(Beginning of Given data)
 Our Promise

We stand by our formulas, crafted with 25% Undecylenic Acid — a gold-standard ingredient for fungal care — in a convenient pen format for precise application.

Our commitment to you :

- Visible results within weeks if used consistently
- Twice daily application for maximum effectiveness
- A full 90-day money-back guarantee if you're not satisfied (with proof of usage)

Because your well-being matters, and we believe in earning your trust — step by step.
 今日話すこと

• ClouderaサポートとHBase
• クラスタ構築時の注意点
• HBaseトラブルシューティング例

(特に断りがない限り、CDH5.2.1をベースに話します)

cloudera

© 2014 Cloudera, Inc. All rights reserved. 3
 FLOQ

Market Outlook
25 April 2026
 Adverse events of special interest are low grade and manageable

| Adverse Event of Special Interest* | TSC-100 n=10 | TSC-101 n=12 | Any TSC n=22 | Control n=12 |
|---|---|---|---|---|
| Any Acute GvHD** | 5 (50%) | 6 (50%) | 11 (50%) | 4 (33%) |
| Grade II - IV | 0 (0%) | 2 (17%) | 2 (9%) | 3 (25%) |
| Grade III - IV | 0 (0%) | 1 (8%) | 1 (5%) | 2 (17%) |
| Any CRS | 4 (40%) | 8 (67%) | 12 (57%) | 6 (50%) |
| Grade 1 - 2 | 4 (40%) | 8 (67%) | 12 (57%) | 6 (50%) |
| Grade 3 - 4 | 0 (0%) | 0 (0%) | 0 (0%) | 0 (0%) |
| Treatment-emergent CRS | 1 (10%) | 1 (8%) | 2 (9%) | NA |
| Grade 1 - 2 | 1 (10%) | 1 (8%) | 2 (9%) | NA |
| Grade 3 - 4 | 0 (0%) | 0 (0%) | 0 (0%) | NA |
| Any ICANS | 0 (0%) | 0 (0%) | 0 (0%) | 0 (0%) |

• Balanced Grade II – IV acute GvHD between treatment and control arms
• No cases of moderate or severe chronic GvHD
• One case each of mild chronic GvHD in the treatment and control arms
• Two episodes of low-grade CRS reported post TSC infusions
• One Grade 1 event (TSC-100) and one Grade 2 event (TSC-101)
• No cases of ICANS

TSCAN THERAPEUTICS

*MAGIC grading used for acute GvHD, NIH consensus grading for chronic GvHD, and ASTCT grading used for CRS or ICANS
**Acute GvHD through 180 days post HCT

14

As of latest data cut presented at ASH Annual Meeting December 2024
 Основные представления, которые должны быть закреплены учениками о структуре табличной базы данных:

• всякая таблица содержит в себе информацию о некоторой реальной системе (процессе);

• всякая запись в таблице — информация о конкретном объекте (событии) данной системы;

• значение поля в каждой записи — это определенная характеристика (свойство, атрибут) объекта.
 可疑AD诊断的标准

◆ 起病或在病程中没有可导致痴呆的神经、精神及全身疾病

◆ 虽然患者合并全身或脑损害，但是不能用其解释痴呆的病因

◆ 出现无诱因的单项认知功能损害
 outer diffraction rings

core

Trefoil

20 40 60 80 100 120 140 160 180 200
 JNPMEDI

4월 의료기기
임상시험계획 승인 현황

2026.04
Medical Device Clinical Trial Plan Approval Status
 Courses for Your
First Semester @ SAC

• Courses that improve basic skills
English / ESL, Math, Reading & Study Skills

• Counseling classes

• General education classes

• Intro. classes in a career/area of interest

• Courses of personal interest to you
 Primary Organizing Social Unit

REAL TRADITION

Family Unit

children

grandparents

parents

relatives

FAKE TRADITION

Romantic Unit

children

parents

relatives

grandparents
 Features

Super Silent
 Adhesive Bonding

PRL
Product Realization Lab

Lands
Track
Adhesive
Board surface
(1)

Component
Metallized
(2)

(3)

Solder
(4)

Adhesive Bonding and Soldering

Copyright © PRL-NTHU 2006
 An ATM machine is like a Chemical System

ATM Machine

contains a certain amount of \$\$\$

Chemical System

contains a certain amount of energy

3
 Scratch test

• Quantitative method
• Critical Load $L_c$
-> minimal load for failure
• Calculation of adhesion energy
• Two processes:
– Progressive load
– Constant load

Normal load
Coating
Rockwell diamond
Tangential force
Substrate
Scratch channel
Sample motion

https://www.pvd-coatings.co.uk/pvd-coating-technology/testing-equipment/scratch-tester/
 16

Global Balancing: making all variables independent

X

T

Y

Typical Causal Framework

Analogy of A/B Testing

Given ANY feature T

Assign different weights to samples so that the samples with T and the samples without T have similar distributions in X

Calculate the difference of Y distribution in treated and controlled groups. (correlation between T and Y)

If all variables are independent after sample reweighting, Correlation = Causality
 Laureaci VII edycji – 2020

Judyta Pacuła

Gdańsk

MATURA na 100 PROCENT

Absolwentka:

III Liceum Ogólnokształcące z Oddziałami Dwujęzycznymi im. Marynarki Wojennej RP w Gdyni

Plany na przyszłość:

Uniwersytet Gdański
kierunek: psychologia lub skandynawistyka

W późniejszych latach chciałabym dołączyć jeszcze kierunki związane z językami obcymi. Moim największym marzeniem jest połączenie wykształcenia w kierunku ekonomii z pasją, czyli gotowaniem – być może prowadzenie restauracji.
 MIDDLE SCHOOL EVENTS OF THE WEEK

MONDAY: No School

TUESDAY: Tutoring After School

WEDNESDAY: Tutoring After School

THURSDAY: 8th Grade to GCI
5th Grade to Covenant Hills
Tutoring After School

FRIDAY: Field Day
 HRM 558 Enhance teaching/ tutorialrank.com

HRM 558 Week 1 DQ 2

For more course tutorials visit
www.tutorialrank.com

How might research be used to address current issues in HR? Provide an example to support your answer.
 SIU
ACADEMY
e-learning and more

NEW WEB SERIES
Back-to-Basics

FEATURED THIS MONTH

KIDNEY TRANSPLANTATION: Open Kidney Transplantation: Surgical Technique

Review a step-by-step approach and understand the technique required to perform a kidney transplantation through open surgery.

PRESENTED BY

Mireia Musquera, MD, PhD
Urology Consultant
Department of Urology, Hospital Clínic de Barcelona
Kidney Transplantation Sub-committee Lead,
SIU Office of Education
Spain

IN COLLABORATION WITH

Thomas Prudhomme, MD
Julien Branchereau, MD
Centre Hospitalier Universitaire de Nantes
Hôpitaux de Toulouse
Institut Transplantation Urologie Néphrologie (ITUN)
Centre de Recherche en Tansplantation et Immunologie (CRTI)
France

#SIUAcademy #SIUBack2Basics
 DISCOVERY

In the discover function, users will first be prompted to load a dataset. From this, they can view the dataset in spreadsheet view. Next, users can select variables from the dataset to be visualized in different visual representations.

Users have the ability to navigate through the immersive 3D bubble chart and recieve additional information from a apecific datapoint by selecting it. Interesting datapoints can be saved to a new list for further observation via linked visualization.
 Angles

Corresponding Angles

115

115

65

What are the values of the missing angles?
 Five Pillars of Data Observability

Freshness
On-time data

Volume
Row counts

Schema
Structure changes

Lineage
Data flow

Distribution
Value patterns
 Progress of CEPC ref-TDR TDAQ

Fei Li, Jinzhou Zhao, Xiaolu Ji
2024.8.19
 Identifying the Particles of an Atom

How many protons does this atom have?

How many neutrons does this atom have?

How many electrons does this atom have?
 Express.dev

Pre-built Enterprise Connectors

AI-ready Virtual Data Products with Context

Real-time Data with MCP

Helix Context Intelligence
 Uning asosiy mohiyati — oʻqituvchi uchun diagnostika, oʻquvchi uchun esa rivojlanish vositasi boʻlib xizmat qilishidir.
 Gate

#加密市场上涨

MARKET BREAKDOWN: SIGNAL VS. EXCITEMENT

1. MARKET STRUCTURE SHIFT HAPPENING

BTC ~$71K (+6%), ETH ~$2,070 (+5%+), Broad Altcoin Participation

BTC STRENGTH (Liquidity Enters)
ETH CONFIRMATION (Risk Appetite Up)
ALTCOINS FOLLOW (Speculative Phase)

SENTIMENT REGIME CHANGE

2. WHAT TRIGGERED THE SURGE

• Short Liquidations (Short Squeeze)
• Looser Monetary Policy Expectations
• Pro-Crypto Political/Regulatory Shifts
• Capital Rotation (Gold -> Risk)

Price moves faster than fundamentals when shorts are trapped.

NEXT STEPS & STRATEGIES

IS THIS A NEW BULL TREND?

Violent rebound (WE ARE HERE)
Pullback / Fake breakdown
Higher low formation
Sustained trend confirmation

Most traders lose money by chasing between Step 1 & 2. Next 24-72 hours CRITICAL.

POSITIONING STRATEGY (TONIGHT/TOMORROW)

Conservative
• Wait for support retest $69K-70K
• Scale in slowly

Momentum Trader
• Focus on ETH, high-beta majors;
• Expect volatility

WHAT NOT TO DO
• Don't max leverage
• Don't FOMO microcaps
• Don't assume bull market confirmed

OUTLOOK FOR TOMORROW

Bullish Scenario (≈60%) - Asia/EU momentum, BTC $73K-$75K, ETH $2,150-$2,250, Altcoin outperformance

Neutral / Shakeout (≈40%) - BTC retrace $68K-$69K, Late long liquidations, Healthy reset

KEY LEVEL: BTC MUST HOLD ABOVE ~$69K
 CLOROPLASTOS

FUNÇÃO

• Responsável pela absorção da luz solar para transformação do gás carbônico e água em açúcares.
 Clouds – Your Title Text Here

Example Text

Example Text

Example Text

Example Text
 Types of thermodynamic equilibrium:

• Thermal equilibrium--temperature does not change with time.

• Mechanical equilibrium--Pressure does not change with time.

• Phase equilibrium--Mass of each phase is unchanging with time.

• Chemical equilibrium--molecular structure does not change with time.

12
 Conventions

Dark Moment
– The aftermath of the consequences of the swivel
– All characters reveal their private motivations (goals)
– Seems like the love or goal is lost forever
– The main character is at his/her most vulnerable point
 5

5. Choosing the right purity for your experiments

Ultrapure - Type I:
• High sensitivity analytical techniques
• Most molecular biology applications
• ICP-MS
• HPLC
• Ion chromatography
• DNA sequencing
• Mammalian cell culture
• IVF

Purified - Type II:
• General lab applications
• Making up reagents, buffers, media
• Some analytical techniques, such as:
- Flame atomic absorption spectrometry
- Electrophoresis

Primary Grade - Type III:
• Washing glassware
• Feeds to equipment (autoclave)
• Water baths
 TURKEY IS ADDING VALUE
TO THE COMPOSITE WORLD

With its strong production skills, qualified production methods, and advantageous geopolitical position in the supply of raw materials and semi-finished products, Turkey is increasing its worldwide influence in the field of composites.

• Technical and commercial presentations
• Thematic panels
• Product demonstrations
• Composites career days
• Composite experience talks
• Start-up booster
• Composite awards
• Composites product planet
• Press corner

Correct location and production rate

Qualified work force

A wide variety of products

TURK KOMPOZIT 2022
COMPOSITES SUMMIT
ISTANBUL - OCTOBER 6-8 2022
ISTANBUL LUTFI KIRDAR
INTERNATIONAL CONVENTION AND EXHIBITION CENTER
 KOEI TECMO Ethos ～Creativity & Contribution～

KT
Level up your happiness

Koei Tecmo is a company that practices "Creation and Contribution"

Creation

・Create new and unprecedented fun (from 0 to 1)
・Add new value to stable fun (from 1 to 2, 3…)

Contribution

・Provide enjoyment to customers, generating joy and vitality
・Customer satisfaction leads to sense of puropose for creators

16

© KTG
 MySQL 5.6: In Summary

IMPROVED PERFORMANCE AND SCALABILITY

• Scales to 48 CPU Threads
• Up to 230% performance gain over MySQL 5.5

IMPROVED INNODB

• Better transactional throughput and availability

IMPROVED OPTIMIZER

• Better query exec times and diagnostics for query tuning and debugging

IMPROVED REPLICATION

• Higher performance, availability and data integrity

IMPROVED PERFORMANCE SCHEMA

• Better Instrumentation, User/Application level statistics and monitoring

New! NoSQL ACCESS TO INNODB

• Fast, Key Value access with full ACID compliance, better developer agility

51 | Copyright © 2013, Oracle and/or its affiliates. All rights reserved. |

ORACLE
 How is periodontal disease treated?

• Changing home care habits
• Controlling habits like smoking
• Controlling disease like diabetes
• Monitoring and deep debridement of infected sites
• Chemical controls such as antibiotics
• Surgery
(End of Given data)
Exercise: Using only the listing above, restate exactly the lines from the line containing "NEXT STEPS & STRATEGIES" through the line containing "of the swivel", both included.

Result below:
NEXT STEPS & STRATEGIES

IS THIS A NEW BULL TREND?

Violent rebound (WE ARE HERE)
Pullback / Fake breakdown
Higher low formation
Sustained trend confirmation

Most traders lose money by chasing between Step 1 & 2. Next 24-72 hours CRITICAL.

POSITIONING STRATEGY (TONIGHT/TOMORROW)

Conservative
• Wait for support retest $69K-70K
• Scale in slowly

Momentum Trader
• Focus on ETH, high-beta majors;
• Expect volatility

WHAT NOT TO DO
• Don't max leverage
• Don't FOMO microcaps
• Don't assume bull market confirmed

OUTLOOK FOR TOMORROW

Bullish Scenario (≈60%) - Asia/EU momentum, BTC $73K-$75K, ETH $2,150-$2,250, Altcoin outperformance

Neutral / Shakeout (≈40%) - BTC retrace $68K-$69K, Late long liquidations, Healthy reset

KEY LEVEL: BTC MUST HOLD ABOVE ~$69K
 CLOROPLASTOS

FUNÇÃO

• Responsável pela absorção da luz solar para transformação do gás carbônico e água em açúcares.
 Clouds – Your Title Text Here

Example Text

Example Text

Example Text

Example Text
 Types of thermodynamic equilibrium:

• Thermal equilibrium--temperature does not change with time.

• Mechanical equilibrium--Pressure does not change with time.

• Phase equilibrium--Mass of each phase is unchanging with time.

• Chemical equilibrium--molecular structure does not change with time.

12
 Conventions

Dark Moment
– The aftermath of the consequences of the swivel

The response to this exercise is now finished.